Building in-house billing infrastructure often seems like the right path for developers looking to maintain full control. However, what begins as a straightforward project quickly spirals into a tangled web of technical debt and operational headaches.
Years ago, at Zomato, we needed a dynamic pricing engine for food delivery. Seemed straightforward—compute fees based on distance, demand, and weather. We hacked together a quick solution. And then the real fun began.
Product wanted pricing experiments. Finance needed audit trails. Growth wanted promo overrides. Legal required compliance updates. Suddenly, that "simple" system turned into an engineering black hole.
I see the same story play out at every SaaS company trying to build billing in-house. It starts as a few scripts, some database tables, maybe a Stripe webhook or two. But within months, developers are drowning in a never-ending cycle of maintenance, firefighting, and feature requests.

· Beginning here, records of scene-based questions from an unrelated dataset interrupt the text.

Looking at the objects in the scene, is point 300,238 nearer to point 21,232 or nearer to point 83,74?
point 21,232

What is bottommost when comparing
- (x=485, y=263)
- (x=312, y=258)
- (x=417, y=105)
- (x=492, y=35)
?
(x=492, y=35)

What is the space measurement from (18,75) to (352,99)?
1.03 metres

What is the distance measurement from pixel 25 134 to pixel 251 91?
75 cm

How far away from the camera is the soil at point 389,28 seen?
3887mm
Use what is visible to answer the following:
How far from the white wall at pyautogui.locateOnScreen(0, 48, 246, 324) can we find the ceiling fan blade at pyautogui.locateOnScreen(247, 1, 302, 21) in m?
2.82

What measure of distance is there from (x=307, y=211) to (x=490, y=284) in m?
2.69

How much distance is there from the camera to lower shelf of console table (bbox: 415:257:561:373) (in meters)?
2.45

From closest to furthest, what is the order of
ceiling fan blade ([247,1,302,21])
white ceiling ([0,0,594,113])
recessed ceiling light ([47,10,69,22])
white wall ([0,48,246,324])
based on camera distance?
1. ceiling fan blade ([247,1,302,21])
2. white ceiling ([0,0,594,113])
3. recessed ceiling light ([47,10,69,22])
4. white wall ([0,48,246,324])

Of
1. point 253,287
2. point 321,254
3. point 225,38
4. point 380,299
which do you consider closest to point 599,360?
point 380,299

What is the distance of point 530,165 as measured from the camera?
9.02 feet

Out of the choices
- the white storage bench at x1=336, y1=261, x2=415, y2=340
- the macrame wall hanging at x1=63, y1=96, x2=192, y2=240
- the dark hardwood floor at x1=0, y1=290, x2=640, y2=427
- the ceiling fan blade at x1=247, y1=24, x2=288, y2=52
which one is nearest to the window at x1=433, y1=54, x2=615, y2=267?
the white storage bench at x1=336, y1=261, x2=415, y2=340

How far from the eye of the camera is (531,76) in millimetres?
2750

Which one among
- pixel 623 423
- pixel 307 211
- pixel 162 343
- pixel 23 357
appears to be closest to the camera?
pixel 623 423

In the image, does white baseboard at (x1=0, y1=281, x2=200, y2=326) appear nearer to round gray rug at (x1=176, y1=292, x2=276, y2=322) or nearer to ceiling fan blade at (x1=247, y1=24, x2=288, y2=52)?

What Developers End Up Building (And Rebuilding)
If you’ve built a homegrown billing system, you’ve probably had to tackle all of this:
1. Pricing Engine
Define plans, features, and add-ons.
Handle tiered, volume-based, and usage-based pricing.
Support per-seat, pay-as-you-go, and custom enterprise deals.
2. Metering and Usage Tracking
Ingest events (API calls, storage, compute time).
Aggregate usage at different intervals (hourly, daily, monthly).
Handle late-arriving events, retries, and data corruption.
3. Subscription Lifecycle Management
Trial periods, upgrades, downgrades, and cancellations.
Proration when customers change plans mid-cycle.
Revenue recognition (because finance needs it).
4. Invoicing and Payments
Generate invoices with correct usage details.
Sync with Stripe, Chargebee, or other gateways.
Handle failed payments, retries, and dunning workflows.
5. Discounts, Credits and Promotions
One-time vs. recurring discounts.
Account-level credits vs. feature-based credits.
Complex edge cases: “Apply 20% off for the first 3 months unless they switch plans.”
6. Multi-Currency, Taxation, and Compliance
Convert pricing across USD, EUR, INR, AED (without losing money in rounding).
Apply VAT, GST, and sales tax correctly per region.
Generate tax-compliant invoices and reports.
7. Reporting and Analytics
Revenue breakdowns by plan, region, and cohort.
Customer churn and expansion metrics.
Audit logs (because someone will ask for them).
8. Internal Tooling for Sales, Support, and Finance
A UI for sales teams to create custom quotes.
A self-serve portal where customers can check usage and invoices.
A support panel to refund customers, adjust limits, or fix billing errors.
At some point, you realize you’ve built an entire billing platform just to run your own SaaS business.